大意: $n$堆石子, 第$i$堆初始$a_i$, 每次只能选一堆, 假设一堆个数$x$, 只能取$x$的约数, 求先手第一步必胜取法.

SG入门题, 预处理出所有$SG$值. 先手要必胜必须满足留给后手的异或值为0.

#include <iostream>
#include <sstream>
#include <algorithm>
#include <cstdio>
#include <math.h>
#include <set>
#include <map>
#include <queue>
#include <string>
#include <string.h>
#include <bitset>
#define REP(i,a,n) for(int i=a;i<=n;++i)
#define PER(i,a,n) for(int i=n;i>=a;--i)
#define hr putchar(10)
#define pb push_back
#define lc (o<<1)
#define rc (lc|1)
#define mid ((l+r)>>1)
#define ls lc,l,mid
#define rs rc,mid+1,r
#define x first
#define y second
#define io std::ios::sync_with_stdio(false)
#define endl '\n'
#define DB(a) ({REP(__i,1,n) cout<<a[__i]<<' ';hr;})
using namespace std;
typedef long long ll;
typedef pair<int,int> pii;
const int P = 1e9+7, P2 = 998244353, INF = 0x3f3f3f3f;
ll gcd(ll a,ll b) {return b?gcd(b,a%b):a;}
ll qpow(ll a,ll n) {ll r=1%P;for (a%=P;n;a=a*a%P,n>>=1)if(n&1)r=r*a%P;return r;}
ll inv(ll x){return x<=1?1:inv(P%x)*(P-P/x)%P;}
inline int rd() {int x=0;char p=getchar();while(p<'0'||p>'9')p=getchar();while(p>='0'&&p<='9')x=x*10+p-'0',p=getchar();return x;}
//head

const int N = 1e5+10;
int n, a[N], sg[N], vis[N];
vector<int> fac[N];

void init() {
	REP(i,1,N-1) for(int j=i;j<N;j+=i) fac[j].pb(i);
	REP(i,1,N-1) {
		for (int j:fac[i]) vis[sg[i-j]]=i;
		REP(j,0,N-1) if (vis[j]!=i) {
			sg[i] = j; break;
		}
	}
}

int main() {
	init();
	scanf("%d", &n);
	int s = 0;
	REP(i,1,n) {
		scanf("%d", a+i);
		s ^= sg[a[i]];
	}
	if (!s) return puts("0"),0;
	int ans = 0;
	REP(i,1,n) {
		for (int x:fac[a[i]]) {
			if (!(s^sg[a[i]]^sg[a[i]-x])) ++ans;
		}
	}
	printf("%d\n", ans);
}

C.收益

大意: 要融资$L$元$n$个人, 融资成功收益$M$, 第$i$个客户有$p_i$概率出钱$m_i$元, 若融资成功要付$m_ir_i$元, 求最后期望收益.
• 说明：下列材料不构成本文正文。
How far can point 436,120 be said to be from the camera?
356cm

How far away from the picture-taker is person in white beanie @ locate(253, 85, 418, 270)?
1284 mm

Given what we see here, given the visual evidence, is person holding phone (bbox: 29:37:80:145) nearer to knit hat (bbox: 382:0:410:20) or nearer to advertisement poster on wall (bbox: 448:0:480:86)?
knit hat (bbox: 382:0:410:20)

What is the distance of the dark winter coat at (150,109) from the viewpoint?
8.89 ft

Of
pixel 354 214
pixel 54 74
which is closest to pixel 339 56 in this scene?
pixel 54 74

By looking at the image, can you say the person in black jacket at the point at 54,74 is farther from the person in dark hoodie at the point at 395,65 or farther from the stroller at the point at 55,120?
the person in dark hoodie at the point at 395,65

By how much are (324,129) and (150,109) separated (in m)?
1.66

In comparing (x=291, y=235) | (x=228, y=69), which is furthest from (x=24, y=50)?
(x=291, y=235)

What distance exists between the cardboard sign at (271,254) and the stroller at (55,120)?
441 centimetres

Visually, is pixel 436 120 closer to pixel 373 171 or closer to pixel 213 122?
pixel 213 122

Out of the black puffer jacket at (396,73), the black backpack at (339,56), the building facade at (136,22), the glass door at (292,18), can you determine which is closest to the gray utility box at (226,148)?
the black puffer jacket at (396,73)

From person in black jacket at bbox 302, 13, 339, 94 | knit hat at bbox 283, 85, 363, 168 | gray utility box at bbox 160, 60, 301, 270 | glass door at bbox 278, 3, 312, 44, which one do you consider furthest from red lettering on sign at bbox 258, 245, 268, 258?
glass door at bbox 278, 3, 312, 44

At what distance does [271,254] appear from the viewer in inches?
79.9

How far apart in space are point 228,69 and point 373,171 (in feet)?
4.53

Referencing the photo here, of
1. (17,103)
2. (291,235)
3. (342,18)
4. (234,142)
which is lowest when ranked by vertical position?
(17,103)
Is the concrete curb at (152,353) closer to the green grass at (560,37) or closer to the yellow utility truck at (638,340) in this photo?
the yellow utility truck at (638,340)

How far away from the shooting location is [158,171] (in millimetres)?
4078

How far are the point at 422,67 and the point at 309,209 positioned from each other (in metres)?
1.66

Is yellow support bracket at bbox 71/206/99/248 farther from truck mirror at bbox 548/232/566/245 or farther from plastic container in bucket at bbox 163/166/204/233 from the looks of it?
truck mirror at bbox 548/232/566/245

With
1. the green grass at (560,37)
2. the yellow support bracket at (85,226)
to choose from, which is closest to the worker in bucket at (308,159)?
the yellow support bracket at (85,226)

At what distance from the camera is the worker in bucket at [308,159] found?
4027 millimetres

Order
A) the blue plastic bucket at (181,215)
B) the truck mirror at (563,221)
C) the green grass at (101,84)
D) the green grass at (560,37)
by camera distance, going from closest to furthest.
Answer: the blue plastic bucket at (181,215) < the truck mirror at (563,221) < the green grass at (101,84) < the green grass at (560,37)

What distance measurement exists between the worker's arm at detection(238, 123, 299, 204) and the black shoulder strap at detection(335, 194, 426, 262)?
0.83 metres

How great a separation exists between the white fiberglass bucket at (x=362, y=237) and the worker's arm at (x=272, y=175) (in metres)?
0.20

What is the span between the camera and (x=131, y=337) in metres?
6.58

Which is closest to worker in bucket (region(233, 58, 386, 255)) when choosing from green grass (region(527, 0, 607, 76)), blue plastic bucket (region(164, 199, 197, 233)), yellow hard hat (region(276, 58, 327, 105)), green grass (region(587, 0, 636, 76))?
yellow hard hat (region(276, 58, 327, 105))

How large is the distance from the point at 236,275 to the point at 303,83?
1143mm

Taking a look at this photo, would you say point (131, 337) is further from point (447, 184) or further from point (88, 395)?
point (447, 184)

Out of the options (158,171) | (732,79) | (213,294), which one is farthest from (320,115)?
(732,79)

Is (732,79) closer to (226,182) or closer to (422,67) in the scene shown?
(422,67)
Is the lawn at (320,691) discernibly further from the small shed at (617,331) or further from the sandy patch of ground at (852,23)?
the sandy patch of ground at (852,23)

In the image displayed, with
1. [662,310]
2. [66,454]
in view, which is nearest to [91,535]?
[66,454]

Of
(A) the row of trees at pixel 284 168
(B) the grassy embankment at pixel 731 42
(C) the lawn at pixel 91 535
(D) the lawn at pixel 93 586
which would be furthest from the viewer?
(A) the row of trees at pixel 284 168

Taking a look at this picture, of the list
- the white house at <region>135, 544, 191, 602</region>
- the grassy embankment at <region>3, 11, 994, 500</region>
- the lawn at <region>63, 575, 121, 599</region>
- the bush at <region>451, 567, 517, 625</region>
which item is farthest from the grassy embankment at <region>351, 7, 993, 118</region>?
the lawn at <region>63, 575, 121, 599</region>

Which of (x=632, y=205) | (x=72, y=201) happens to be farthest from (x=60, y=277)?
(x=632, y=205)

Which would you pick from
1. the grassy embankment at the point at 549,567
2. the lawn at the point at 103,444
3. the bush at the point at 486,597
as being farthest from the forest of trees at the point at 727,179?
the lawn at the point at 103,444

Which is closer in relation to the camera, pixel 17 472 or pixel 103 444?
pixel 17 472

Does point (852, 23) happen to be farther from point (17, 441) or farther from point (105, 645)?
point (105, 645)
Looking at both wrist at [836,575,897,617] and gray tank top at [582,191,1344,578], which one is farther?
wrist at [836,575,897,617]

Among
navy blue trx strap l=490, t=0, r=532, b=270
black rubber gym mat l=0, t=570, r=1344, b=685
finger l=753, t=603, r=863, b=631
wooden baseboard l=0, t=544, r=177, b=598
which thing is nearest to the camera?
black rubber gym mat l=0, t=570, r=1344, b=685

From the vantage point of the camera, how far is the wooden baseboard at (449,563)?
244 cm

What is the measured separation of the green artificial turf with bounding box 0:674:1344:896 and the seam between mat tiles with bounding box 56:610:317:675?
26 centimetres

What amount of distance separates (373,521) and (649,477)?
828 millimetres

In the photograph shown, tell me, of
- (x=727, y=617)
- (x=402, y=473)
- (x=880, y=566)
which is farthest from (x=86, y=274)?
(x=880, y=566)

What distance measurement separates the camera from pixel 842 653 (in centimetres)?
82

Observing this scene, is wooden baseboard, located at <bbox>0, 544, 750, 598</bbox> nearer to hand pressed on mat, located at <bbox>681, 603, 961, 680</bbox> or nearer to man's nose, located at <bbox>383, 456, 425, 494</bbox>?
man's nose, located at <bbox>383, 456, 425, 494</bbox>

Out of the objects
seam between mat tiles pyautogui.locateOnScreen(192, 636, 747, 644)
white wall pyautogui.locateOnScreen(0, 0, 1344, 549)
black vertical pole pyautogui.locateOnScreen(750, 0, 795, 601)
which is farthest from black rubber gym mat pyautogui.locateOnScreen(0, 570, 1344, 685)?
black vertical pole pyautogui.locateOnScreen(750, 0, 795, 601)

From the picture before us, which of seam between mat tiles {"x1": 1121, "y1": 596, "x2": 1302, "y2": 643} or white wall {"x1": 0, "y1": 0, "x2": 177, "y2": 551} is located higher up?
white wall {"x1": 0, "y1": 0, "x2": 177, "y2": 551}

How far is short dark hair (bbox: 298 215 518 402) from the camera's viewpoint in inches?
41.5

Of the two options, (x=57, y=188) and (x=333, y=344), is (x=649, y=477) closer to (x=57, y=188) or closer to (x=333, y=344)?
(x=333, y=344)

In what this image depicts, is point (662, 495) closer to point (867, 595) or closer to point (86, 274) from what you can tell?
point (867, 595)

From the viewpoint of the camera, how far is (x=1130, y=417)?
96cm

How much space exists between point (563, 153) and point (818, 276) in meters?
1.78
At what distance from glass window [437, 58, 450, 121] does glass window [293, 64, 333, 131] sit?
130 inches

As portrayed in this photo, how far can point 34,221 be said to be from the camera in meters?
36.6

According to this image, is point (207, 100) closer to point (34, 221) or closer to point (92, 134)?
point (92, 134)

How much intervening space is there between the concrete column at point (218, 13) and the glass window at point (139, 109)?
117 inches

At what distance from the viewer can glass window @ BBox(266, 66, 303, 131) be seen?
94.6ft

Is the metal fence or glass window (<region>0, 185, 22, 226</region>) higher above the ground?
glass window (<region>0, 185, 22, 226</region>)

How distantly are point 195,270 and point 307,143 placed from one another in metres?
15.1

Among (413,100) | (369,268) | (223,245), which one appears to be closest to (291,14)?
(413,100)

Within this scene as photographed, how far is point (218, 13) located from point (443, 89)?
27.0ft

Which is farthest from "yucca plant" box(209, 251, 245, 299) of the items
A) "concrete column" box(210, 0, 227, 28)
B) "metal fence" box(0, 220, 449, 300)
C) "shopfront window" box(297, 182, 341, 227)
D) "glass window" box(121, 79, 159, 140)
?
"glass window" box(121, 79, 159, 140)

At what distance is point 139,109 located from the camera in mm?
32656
DP求出最终得到$x$元的概率及期望花费, 然后统计答案.

#include <iostream>
#include <sstream>
#include <algorithm>
#include <cstdio>
#include <math.h>
#include <set>
#include <map>
#include <queue>
#include <string>
#include <string.h>
#include <bitset>
#define REP(i,a,n) for(int i=a;i<=n;++i)
#define PER(i,a,n) for(int i=n;i>=a;--i)
#define hr putchar(10)
#define pb push_back
#define lc (o<<1)
#define rc (lc|1)
#define mid ((l+r)>>1)
#define ls lc,l,mid
#define rs rc,mid+1,r
#define x first
#define y second
#define io std::ios::sync_with_stdio(false)
#define endl '\n'
#define DB(a) ({REP(__i,1,n) cout<<a[__i]<<' ';hr;})
using namespace std;
typedef long long ll;
typedef pair<int,int> pii;
const int P = 1e9+7, P2 = 998244353, INF = 0x3f3f3f3f;
ll gcd(ll a,ll b) {return b?gcd(b,a%b):a;}
ll qpow(ll a,ll n) {ll r=1%P;for (a%=P;n;a=a*a%P,n>>=1)if(n&1)r=r*a%P;return r;}
ll inv(ll x){return x<=1?1:inv(P%x)*(P-P/x)%P;}
inline int rd() {int x=0;char p=getchar();while(p<'0'||p>'9')p=getchar();while(p>='0'&&p<='9')x=x*10+p-'0',p=getchar();return x;}
//head

const int N = 111;
int n, L, M;
int m[N], r[N], p[N];
int f[2][500100], g[2][500100];

int main() {
	scanf("%d%d%d", &n, &L, &M);
	int sum = 0, inv100 = inv(100);
	REP(i,1,n) {
		scanf("%d%d%d",m+i,r+i,p+i);
		sum += m[i];
		r[i] = (ll)m[i]*r[i]%P*inv100%P;
		p[i] = (ll)p[i]*inv100%P;
	}
	int cur = 0;
	f[cur][0] = 1;
	REP(i,1,n) {
		cur ^= 1;
		REP(j,0,sum) {
			int nxt = j-m[i]>=0?j-m[i]:sum+1;
			f[cur][j] = ((ll)f[!cur][nxt]*p[i]+(ll)f[!cur][j]*(1-p[i]))%P;
			g[cur][j] = (((ll)g[!cur][nxt]+(ll)r[i]*f[!cur][nxt])%P*p[i]+(ll)g[!cur][j]*(1-p[i]))%P;
		}
	}
	int ans = 0;
	REP(i,L,sum) ans = (ans+(ll)f[cur][i]*M-g[cur][i])%P;
	if (ans<0) ans += P;
	printf("%d\n", ans);
}

D.漂亮的公园

给定树, 点$i$颜色为$c[i]$, 每次询问所有颜色为$x$的点到颜色为$y$的点的最大距离.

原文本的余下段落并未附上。